Guderian’s opposition to the assault gun had eroded with experience. Not only was its frontline utility indisputable, it could be manufactured faster and in larger numbers by less experienced enterprises than the more complex turreted tanks. Guderian correspondingly advocated restoring the panzer regiments’ third battalions and giving them assault guns as a working compromise.

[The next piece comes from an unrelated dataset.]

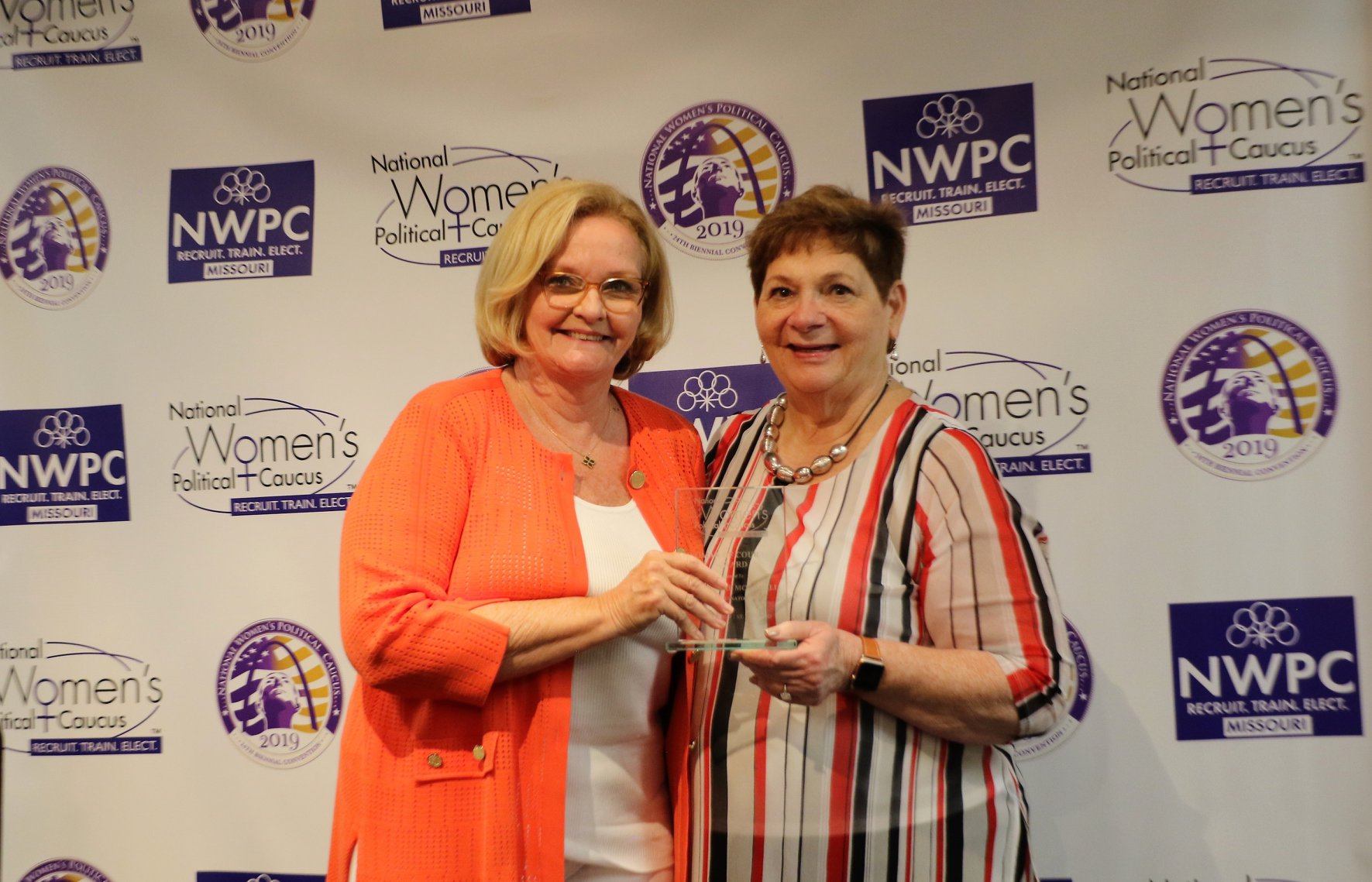 Former Senator Claire McCaskill receiving Women of Courage award from NWPC President Donna Lent -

The vehicles he intended were significantly different from the original assault guns and their underlying concept. The mission of supporting infantry attacks had become secondary at best. What was now vital was holding off Soviet armor. The self-propelled Marders, with their light armor and open tops, were well into the zone of dangerous obsolescence. In 1943 the Weapons Office ordered the development of a smaller vehicle mounting a scaled-down 75mm gun on the chassis of the old reliable 38(t). The 16-ton Hetzer (Baiter) was useful and economical, and continues to delight armor buffs and modelers. It was, however, intended for the infantry’s antitank battalions, and did not appear in combat until 1944—one more example of diffused effort that characterized the Reich’s war effort.
On the other hand, the Sturmgeschütz IIIG, with its 75mm L/48 gun, seemed highly suited to tank destruction and was readily available—until Allied bombing intervened. The factory manufacturing the bulk of IIIGs was heavily damaged in late 1943. To compensate, Hitler ordered the available hulls to be fitted to Panzer IV chassis. The result proved practical enough to encourage the production of over 1700 Jagdpanzer IVs by November 1944, despite Guderian’s protest at the corresponding fallout of turreted tanks. The new name of “tank destroyer” suited the vehicles’ new purpose, though their predecessors continued in service under the original title, creating confusion during and after the war that remains exacerbated by the vehicles’ close resemblance.